Foto: Sebastian Bernhard / pixelio.de
Grün-Rot schafft 3900 Masterplätze ab dem Wintersemester 2013/14. Foto: Sebastian Bernhard / pixelio.de

Der Vorsitzende des AK Wissenschaft der Grünen im Landtag Dr. Kai Schmidt-Eisenlohr lobte den von der grün-roten Regierungskoalition beschlossenen Haushaltsplan für Wissenschaft, Forschung und Kunst für 2013/2014 als einen Haushalt, der für Transparenz und Verlässlichkeit sorgt – und der gleichzeitig mit der klaren Prioritätensetzung den Anspruch des Landes deutlich macht, dass Baden-Württemberg das Vorreiterland in Forschung und Lehre in Deutschland bleibt. "Die Hochschulen und Forschungseinrichtungen können sich auf uns verlassen", so Schmidt-Eisenlohr.

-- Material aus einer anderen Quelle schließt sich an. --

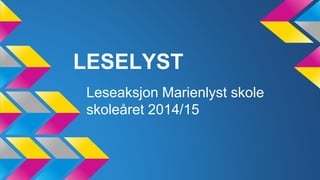 LESELYST 
Leseaksjon Marienlyst skole 
skoleåret 2014/15 
 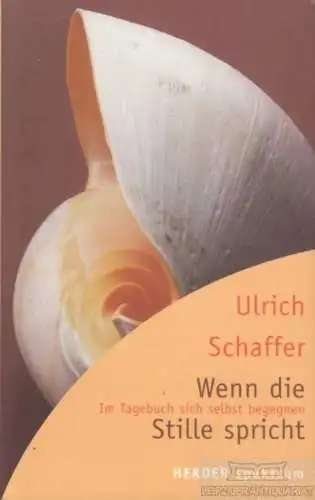 Buch: Wenn die Stille spricht, Schaffer, Ulrich. 2000, Herder Verlag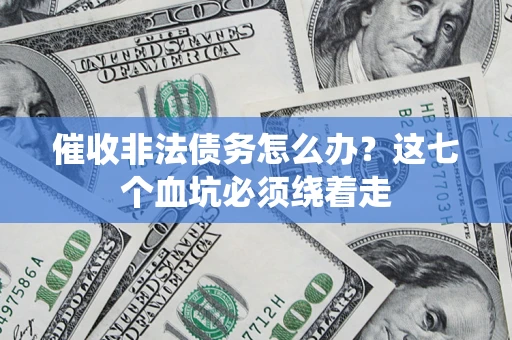 武汉催收非法债务怎么办？这七个血坑必须绕着走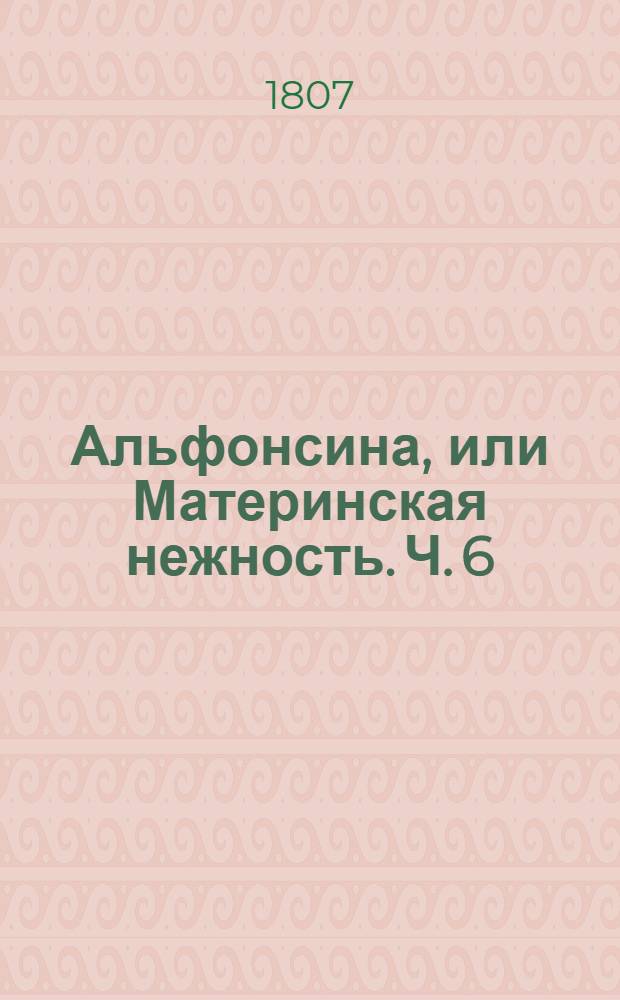 Альфонсина, или Материнская нежность. Ч. 6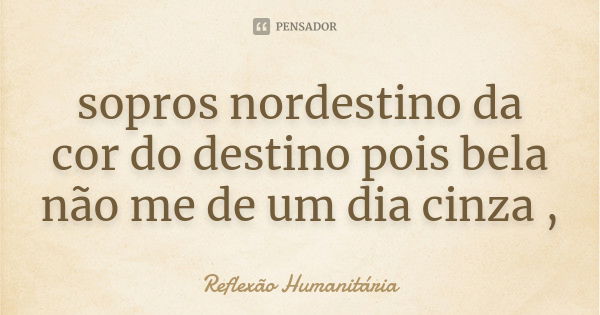 sopros nordestino da cor do destino pois bela não me de um dia cinza ,... Frase de Reflexão Humanitária.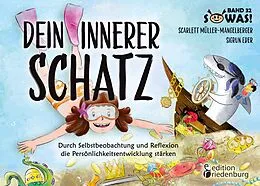 E-Book (epub) Dein innerer Schatz - Durch Selbstbeobachtung und Reflexion die Persönlichkeitsentwicklung stärken von Scarlett Müller-Mangelberger, Sigrun Eder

Schmidt-Eisenlohr hob insbesondere das heute gestartete Ausbauprogramm Master 2016 hervor: "Mit dem Beschluss setzen wir das angekündigte Programm 'Masterausbau 2016' um. In einer ersten Tranche, die jetzt im Haushalt freigegeben wurde, werden 3900 Masterplätze ab dem Wintersemester 2013/14 geschaffen. Damit ist Baden-Württemberg das erste Land, das den Ausbau der Studienplätze im Bachelorbereich jetzt für den Master fortsetzt. Hier wird deutlich, dass die Rekordzahlen an Studierenden für uns Grüne nicht Belastung, sondern Herausforderung sind. Auf dem Weg in die Wissensgesellschaft ist eine hohe Studierbeteiligung notwendig – und diese wird jetzt auch für den Masterbereich gesichert."

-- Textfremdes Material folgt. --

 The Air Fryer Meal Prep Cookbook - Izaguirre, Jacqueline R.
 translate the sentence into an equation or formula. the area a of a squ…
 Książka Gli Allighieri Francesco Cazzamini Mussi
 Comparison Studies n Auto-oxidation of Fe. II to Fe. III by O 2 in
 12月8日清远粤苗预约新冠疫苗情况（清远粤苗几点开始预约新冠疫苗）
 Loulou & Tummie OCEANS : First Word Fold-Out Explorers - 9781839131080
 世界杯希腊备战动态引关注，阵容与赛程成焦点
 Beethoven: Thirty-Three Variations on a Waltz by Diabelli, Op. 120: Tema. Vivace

Schmidt-Eisenlohr wies darüber hinaus darauf hin, dass das Ausbauprogramm 2012 fortgesetzt wird. "Der Masterausbau geht nicht zu Lasten des Bachelors." Er setze darauf, dass Bund und Länder sich auf eine Weiterentwicklung des Hochschulpakts einigen.

Weitere Schwerpunkte in seiner Bewertung des Haushalts setzte Schmidt-Eisenlohr im tatsächlich erreichten Aufwuchs in der Forschungsförderung, im Ausbau der Dualen Hochschule Baden-Württemberg und hinsichtlich der Entfristung von Stellen. "Zu guter Forschung und Lehre gehören gute Arbeitsbedingungen!"

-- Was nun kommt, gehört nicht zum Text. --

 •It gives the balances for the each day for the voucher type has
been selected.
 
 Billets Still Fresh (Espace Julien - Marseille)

Insgesamt sei der Haushalt der erste, der ernst mache mit Transparenz. Ein großer Teil der als "Nebelschleier" über den Haushalt geworfenen globalen Minderausgabe sei von der Ministerin konkretisiert worden. "Damit haben wir zum ersten Mal ehrliche Zahlen im Haushalt stehen. Haushaltsansätze wie etwa in der Forschungsförderung, die in den vergangenen Jahren durch die globale Minderausgabe nie ausgeschöpft werden konnten, werden jetzt ehrlich dargestellt." Schmidt-Eisenlohr bewertete dies als wichtigen Schritt in Richtung Planungssicherheit und Verlässlichkeit.